I've setup an AKS K8s cluster (hybrid windows & linux containers) and I'm setting up Network policies to better control the network accessibility from within the pods in my clusters. Following various 'best practice' examples from around the internet I've first applied a global deny all ingress and egress rule such as:
apiVersion: crd.projectcalico/v1
kind: GlobalNetworkPolicy
metadata:
name: default-deny-all-except-dns
spec:
namespaceSelector: has(kubernetes.io/metadata.name) && kubernetes.io/metadata.name not in {"kube-system", "calico-system", "traefik", "cert-manager"}
types:
- Ingress
- Egress
egress:
# allow all namespaces to communicate to DNS pods
- action: Allow
protocol: UDP
destination:
selector: k8s-app == "kube-dns"
ports:
- 53
And this works, ingress and egress from my pods is denied, DNS works etc.. I then successfully setup the appropriate policies to allow ingress into the pods, which also works fine.
I've now come to start building the egress policies and I've run into a confusing stumbling block. I want to setup an egress policy that allows labelled pods to access the Azure SQL instances, shown below:
kind: NetworkPolicy
apiVersion: networking.k8s.io/v1
metadata:
name: allow-database-egress
spec:
podSelector:
matchLabels:
allow-database-egress: "true"
policyTypes:
- Egress
egress:
- to:
- ipBlock:
cidr: 0.0.0.0/0
except:
#- 10.0.0.0/8
#- 192.168.0.0/16
#- 172.16.0.0/20
ports:
- protocol: TCP
port: 1433
- protocol: TCP
port: 11000
endPort: 11999
If I apply the above, it works, my pod can successfully connect to Azure SQL. However, the moment I uncomment any of the 'except' array it stops working. Note, I've tested this with IPs that I control as well as local ranges in case it was some strange DNat problem, and it doesn't seem to matter what value is in the except array, just if there's something there the outbound traffic no longer works. Pods hosted on the Linux node pool appear to behave correctly, those on the windows node pool do not.

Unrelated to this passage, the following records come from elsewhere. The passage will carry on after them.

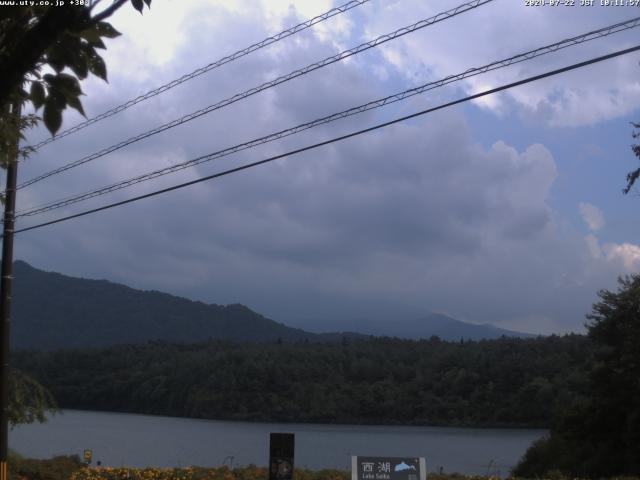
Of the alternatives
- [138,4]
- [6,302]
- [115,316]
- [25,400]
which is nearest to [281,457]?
[6,302]

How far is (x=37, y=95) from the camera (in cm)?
388

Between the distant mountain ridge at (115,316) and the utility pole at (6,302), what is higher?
the distant mountain ridge at (115,316)

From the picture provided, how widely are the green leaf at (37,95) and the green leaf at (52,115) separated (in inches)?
1.8

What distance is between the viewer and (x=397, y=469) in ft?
40.9

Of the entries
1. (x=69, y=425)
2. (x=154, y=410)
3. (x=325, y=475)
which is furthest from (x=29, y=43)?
(x=154, y=410)

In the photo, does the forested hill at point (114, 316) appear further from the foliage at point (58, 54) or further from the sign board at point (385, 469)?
the foliage at point (58, 54)

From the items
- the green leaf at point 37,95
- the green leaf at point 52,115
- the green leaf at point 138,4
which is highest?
the green leaf at point 138,4

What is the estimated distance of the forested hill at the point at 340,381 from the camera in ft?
175

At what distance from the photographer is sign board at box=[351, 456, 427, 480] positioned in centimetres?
1241

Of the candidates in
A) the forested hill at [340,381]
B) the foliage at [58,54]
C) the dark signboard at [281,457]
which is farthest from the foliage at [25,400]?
the forested hill at [340,381]

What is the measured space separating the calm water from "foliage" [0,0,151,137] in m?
23.9

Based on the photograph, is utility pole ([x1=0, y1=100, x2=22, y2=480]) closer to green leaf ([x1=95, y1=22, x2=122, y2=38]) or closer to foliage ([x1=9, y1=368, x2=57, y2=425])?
foliage ([x1=9, y1=368, x2=57, y2=425])

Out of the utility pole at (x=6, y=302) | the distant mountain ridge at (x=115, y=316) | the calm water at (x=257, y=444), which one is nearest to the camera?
the utility pole at (x=6, y=302)

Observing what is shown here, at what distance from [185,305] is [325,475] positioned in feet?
518
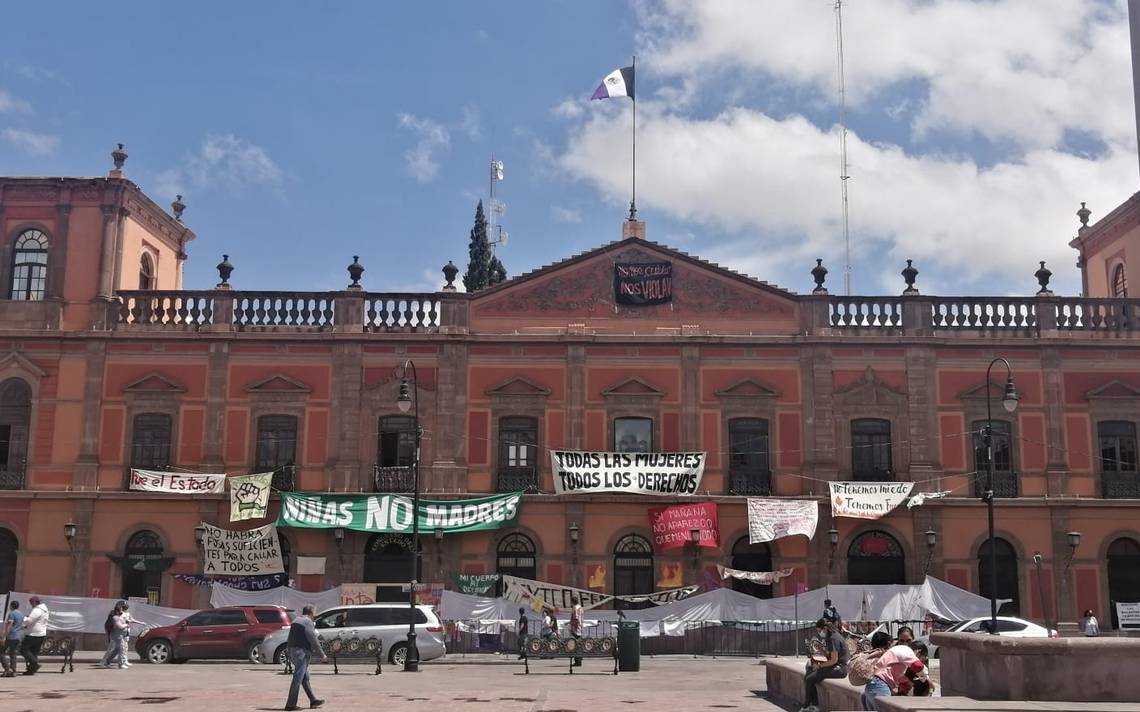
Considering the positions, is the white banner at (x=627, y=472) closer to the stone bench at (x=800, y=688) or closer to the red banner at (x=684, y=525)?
the red banner at (x=684, y=525)

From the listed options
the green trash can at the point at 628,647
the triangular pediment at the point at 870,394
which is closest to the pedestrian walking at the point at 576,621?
the green trash can at the point at 628,647

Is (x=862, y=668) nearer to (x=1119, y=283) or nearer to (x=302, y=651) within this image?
(x=302, y=651)

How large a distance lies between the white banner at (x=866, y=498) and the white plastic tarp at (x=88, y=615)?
17.4 m

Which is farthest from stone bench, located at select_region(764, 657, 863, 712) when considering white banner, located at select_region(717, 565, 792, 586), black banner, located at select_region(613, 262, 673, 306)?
black banner, located at select_region(613, 262, 673, 306)

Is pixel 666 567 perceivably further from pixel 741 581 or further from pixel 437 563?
pixel 437 563

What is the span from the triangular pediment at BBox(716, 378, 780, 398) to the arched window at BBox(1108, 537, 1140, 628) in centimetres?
1047

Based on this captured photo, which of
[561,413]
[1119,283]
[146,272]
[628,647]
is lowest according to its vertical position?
[628,647]

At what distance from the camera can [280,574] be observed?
116 ft

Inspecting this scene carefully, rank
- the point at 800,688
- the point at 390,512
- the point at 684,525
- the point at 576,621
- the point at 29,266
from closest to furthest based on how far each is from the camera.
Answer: the point at 800,688
the point at 576,621
the point at 684,525
the point at 390,512
the point at 29,266

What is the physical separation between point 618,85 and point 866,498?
590 inches

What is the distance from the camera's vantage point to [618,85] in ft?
131

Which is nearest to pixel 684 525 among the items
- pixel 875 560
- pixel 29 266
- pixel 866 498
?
pixel 866 498

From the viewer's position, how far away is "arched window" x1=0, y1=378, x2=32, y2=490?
35.9 m

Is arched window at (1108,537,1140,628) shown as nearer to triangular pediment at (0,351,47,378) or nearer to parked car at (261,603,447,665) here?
parked car at (261,603,447,665)
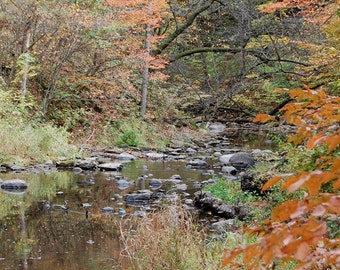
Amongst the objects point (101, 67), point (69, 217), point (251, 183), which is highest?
point (101, 67)

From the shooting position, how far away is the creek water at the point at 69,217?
5.27m

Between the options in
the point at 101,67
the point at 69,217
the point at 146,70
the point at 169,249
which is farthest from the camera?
the point at 146,70

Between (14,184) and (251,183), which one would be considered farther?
(14,184)

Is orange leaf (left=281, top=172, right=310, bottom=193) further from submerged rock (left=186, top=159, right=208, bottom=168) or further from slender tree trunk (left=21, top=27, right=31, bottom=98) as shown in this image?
slender tree trunk (left=21, top=27, right=31, bottom=98)

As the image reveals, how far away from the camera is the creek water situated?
5273 mm

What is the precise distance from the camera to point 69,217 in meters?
7.11

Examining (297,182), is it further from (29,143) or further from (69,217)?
(29,143)

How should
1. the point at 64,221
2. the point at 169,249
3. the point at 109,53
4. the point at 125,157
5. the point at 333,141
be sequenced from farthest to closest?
the point at 109,53
the point at 125,157
the point at 64,221
the point at 169,249
the point at 333,141

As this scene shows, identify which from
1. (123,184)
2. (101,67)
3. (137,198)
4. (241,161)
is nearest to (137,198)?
(137,198)

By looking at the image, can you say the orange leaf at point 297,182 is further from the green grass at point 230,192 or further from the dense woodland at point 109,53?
the dense woodland at point 109,53

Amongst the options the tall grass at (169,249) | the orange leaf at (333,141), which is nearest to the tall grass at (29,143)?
the tall grass at (169,249)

There is a note on the AKS Network Policy documentation page that states 'CIDR with exceptions' is not supported by Azure NPM on Windows. However, I don't believe that I am using NPM as I'm using Calico. Is this an error in the documentation and I shouldn't be able to get this working or is something been missed from my configuration?
(I appreciate that I could specify the region specific CIDRs for Azure SQL, but that felt more fragile.)